Last week was public health week and I went to a few health care related events. On Friday was the CT Health Foundation fellows spring retreat and the discussion was about health equity. From there, I rushed home to join Kim and Fiona in heading to the Amity High School production of “In The Heights”. As with all the Amity productions, it was amazing.
The musical was set in Washington Heights as immigrants to our country struggled to get ahead. By and large, I suspect most of the cast of “In The Heights” come from families that came to this country less recently and have gotten much further ahead than the characters they played.
I suspect that most of the students will go on to college or the careers of their choices without the struggles that Nina faced returning to the Heights as the shining student who managed to go to college and then struggled to keep up with the more privileged crew.
The winning lottery ticket and the death of Abuela Claudia struck home for me as I mourn my mother’s death and work on settling her estate.

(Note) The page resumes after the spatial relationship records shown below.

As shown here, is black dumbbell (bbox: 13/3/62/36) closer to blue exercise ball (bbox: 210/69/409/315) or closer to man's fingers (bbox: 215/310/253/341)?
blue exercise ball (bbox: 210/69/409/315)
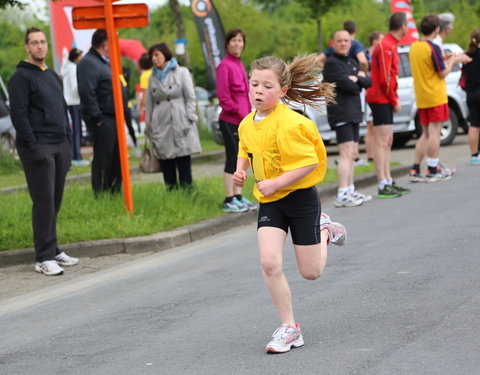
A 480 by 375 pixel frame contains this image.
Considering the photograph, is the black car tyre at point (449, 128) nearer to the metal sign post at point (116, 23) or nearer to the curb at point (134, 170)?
the curb at point (134, 170)

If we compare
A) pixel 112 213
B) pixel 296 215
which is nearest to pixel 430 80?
pixel 112 213

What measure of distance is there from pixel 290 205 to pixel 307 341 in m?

How can my siblings and I do something meaningful with our inheritance?
I remember my days in elementary school when my mother would come in and help. These days, when I write of my mother classmates of talk about how much they liked her, how kind she was. She didn’t come to Williamstown from the farms of Puerto Rico. She came from a farm in Northfield, MA. Of course, growing up, I always assumed that this was the family farm, land my grandfather had owned and had been passed down to him. In fact, someone else owned the land and my grandfather was a worker on the land. Although my ancestors have been in this country for generations, I am perhaps much closer to the new families in the Heights than I realized.

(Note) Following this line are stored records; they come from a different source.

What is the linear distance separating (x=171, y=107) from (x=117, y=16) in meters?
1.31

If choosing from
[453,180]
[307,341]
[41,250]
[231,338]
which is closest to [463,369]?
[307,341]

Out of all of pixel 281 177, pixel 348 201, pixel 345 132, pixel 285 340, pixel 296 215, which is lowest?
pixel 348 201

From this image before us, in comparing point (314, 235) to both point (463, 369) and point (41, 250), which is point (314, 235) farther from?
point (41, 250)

Like Nina, I was a good student, and headed off to college with much fanfare, although in my case it was amidst difficulties at home up on the hill in Williamstown and feeling somewhat of an outcast at school in my hand me down clothes. School musicals were one of those special times to be part of something bigger, part of the school community, and even though I always played bit parts at best, I loved the musicals.
Now, the curtain has come down. We move from public health week, to Holy Week. At church today, we will read The Passion. We will join with the crowds welcoming Jesus to Jerusalem. Shouting Hosanna, Save us, and then change our tune to Crucify Him as The Passion unfolds. I’m rarely one to go with the crowds so this part of The Passion feels less familiar to me. Instead, I find Peter’s denial much more resonant. Loyal, yet clueless the promise to never deny Jesus, and then denying him three times. I’ve done that way too many times.